The American Civil Liberties Union sued in federal court on October 7, 2009 seeking to stop California’s policy of mandating that DNA is collected from anyone arrested for a felony, whether or not they are ever charged or convicted.
The policy is a result of Proposition 69, which was enacted by voters in 2004 and went into effect on Jan. 1, 2009.
Under this new law, people who are arrested for a felony must provide DNA samples that will be stored in a criminal database accessible to local, state, national, and international law enforcement agencies.
Instead of being limited to serious, violent offenses, the new requirement even applies to victims of domestic violence who are arrested after defending themselves, people wrongfully arrested due to police misconduct, someone who has written a bad check, and people arrested during political demonstrations.
The law violates constitutional guarantees of privacy and freedom from unreasonable search and seizure, and because of the harmful impact on communities of color.
The suit, Haskell v. Brown was filed in the United States District Court for the Northern District of California in San Francisco. Paul, Hastings, Janofsky & Walker LLP is litigating the case with ACLU-NC on a pro bono basis.
On Oct. 30, 2009, the ACLU-NC filed a motion for a preliminary injunction, asking the court to stop the state from collecting, analyzing, and databanking DNA samples from Californians who have been arrested but not convicted of a crime.

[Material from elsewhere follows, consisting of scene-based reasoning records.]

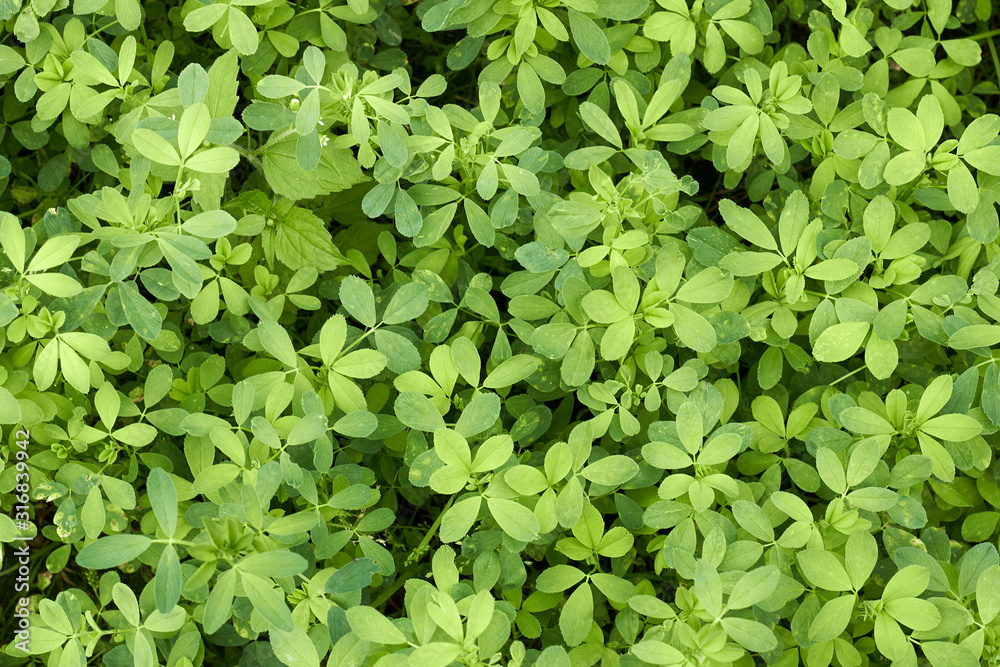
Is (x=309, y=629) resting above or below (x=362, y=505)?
below

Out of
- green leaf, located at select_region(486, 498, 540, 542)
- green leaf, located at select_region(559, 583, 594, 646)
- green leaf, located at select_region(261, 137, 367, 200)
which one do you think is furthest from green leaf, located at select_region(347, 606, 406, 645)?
green leaf, located at select_region(261, 137, 367, 200)

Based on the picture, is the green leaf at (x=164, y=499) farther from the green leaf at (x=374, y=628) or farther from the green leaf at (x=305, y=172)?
the green leaf at (x=305, y=172)

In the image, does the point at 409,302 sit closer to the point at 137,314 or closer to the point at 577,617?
the point at 137,314

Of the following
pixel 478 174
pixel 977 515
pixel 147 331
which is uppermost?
pixel 478 174

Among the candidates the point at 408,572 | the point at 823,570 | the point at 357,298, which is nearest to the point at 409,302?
the point at 357,298

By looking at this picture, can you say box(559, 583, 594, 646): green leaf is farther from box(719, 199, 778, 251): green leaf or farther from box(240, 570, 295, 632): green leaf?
Result: box(719, 199, 778, 251): green leaf

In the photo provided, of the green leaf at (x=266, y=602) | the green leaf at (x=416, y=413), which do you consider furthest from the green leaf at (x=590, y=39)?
the green leaf at (x=266, y=602)

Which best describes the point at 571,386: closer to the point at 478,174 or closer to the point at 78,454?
the point at 478,174

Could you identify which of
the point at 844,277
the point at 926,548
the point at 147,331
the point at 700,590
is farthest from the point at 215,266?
the point at 926,548
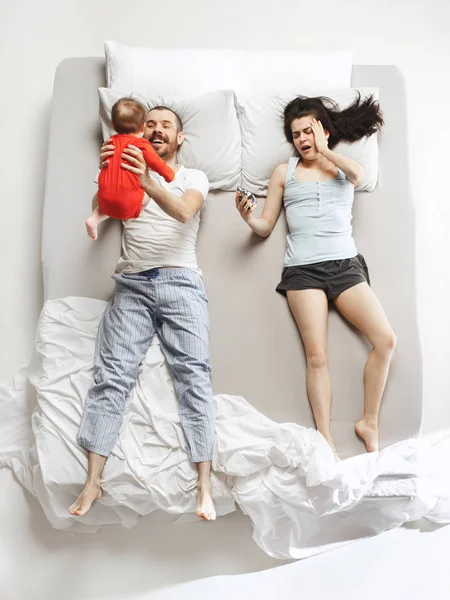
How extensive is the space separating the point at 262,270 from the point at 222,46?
3.63 feet

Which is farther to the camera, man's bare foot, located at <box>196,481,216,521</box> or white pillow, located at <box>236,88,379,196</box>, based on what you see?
white pillow, located at <box>236,88,379,196</box>

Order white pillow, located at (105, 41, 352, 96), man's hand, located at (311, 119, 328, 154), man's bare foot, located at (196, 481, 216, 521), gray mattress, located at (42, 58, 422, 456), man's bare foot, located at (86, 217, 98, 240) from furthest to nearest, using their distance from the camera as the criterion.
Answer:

In a disappointing ruling on Dec. 23, 2009, the court denied ACLU’s request for a preliminary injunction. The ACLU-NC has appealed that ruling. On Jan. 29, 2010, the court certified the case as a class action, and denied the government’s motion to dismiss the case. The lawsuit and advocacy for genetic justice continues.
The United States Court of Appeals for the Ninth Circuit heard the case on July 13, 2010, and we are awaiting its decision.